夜幕笼罩了牛庄。陆云明看向余下几名战士,沉声道:“我们完成掩护任务,这就冲出院子,打东头大水坞撤出牛庄。”
伏在墙头的秦小钉尖声喊道:“小日本儿又上来了!”
十余颗手榴弹扔出院墙,爆炸声落,众人冲出院子,穿街过巷,跑在最前的秦小钉突地顿住,急声喊道:“他奶奶的,前头是堵大墙!”众人收住脚,见墙高足有一丈,墙下全无踮脚之物。身后枪声逼近,陆云明眼中喷火,急声道:“跳过去!”把机枪扔上墙,退后助跑,蹬墙借力,攀上墙头。众人背好步枪,纷纷效仿,皆翻过高墙……
夜色黧黑,水气沁凉。空旷水坞间,星子垂得很低。
秦小钉悄悄从水里冒出头,抹了把脸上水珠,睁大眼四下瞧了瞧,心里不住翻腾:一块儿侦察的那俩人都死了,还没开仗连长就瞪眼训了我,这一仗死了这么多人,铁定得把罪过算在我身上。再有……我还把枪给丢了——我这么小的个儿,再背杆枪,哪跳得过那么高的墙?邱黑子那王八蛋也没正经教过我功夫。
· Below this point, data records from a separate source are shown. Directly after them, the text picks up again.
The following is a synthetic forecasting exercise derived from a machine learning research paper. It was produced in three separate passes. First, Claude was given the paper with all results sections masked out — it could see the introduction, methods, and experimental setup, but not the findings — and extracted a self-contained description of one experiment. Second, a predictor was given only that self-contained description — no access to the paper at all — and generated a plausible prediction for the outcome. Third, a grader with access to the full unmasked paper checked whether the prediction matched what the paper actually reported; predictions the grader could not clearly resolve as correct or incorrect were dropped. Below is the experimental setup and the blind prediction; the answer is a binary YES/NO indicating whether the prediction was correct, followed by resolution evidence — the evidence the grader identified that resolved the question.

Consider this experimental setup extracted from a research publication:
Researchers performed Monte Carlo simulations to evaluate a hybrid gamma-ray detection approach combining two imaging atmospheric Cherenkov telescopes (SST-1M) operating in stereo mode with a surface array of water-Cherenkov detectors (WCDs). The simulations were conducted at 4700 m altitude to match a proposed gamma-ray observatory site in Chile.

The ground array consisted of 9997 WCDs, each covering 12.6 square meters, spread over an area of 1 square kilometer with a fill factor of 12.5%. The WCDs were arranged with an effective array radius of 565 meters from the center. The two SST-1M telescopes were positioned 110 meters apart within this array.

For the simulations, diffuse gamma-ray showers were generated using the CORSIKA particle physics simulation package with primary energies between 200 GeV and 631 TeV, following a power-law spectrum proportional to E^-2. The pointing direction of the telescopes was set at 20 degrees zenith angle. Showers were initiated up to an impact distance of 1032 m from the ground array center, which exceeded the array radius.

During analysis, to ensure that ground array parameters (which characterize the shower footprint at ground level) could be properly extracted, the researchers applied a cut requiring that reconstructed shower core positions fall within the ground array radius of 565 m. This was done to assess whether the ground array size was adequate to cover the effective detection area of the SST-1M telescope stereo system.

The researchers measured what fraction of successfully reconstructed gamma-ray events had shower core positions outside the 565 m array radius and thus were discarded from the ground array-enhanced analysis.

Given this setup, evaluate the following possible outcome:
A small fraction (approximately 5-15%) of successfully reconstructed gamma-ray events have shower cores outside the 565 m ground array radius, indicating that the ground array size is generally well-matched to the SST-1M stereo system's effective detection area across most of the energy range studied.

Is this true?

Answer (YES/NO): NO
要是跟陆班长他们回去了,这两样罪过加一块儿,就连长那脾气,还不立马毙了我?我当了八路,要是回秦沽,小日本儿也得要了我的命。
繁星点点,一月如钩。秦小钉心里一沉:两头都回不去了,我上哪找活路?忽地,一条尺余长的红鲤鱼缓缓游来,浮在水面不再动。秦小钉心头一动,暗自默念:鱼呀鱼,你往哪边儿凫,我就往哪边儿走,准能有活路。默念两遍,盯紧前方的鱼。沉沉夜色下,幽幽水光间,那鱼稍稍动了下,忽地一摆尾,朝前游去,转眼没了踪影。秦小钉忙抬头望天,辨了辨方向,喜道:“鱼往东北那头凫去了,这是老天爷叫我上关东,老天爷点出的道道儿哪能错得了?”说完哼了一声,小声道:“秦小钉,这是啥名字?自打叫上这个破名字,前后拾了几回死儿?还是我爸给我起的名字好,往后我还叫小腚腚。”
解放后,陆云明从部队转业,分配在秦沽运输站工作。当年完成掩护任务的那几位战友,也陆续安排到秦沽各个部门。一个星期天,战友们聚在一起,有人提议:到牛庄——那个当年战斗过的地方走走看看,缅怀牺牲的战友,重抒战斗的豪情。众人欣然同意,骑上单车,一路来到牛庄。
“当年鏖战急,弹洞村前壁。”硝烟散尽,往事历历。众人抚今追昔,念起埋骨此地的战友,尽数红了眼眶,久久无言。不知谁说,再去翻一回那道墙。众人来到曾见证生死的高墙下,轮番几次,再无一人能像当年那样飞身而过……
当然,几名战友中,没有小腚腚。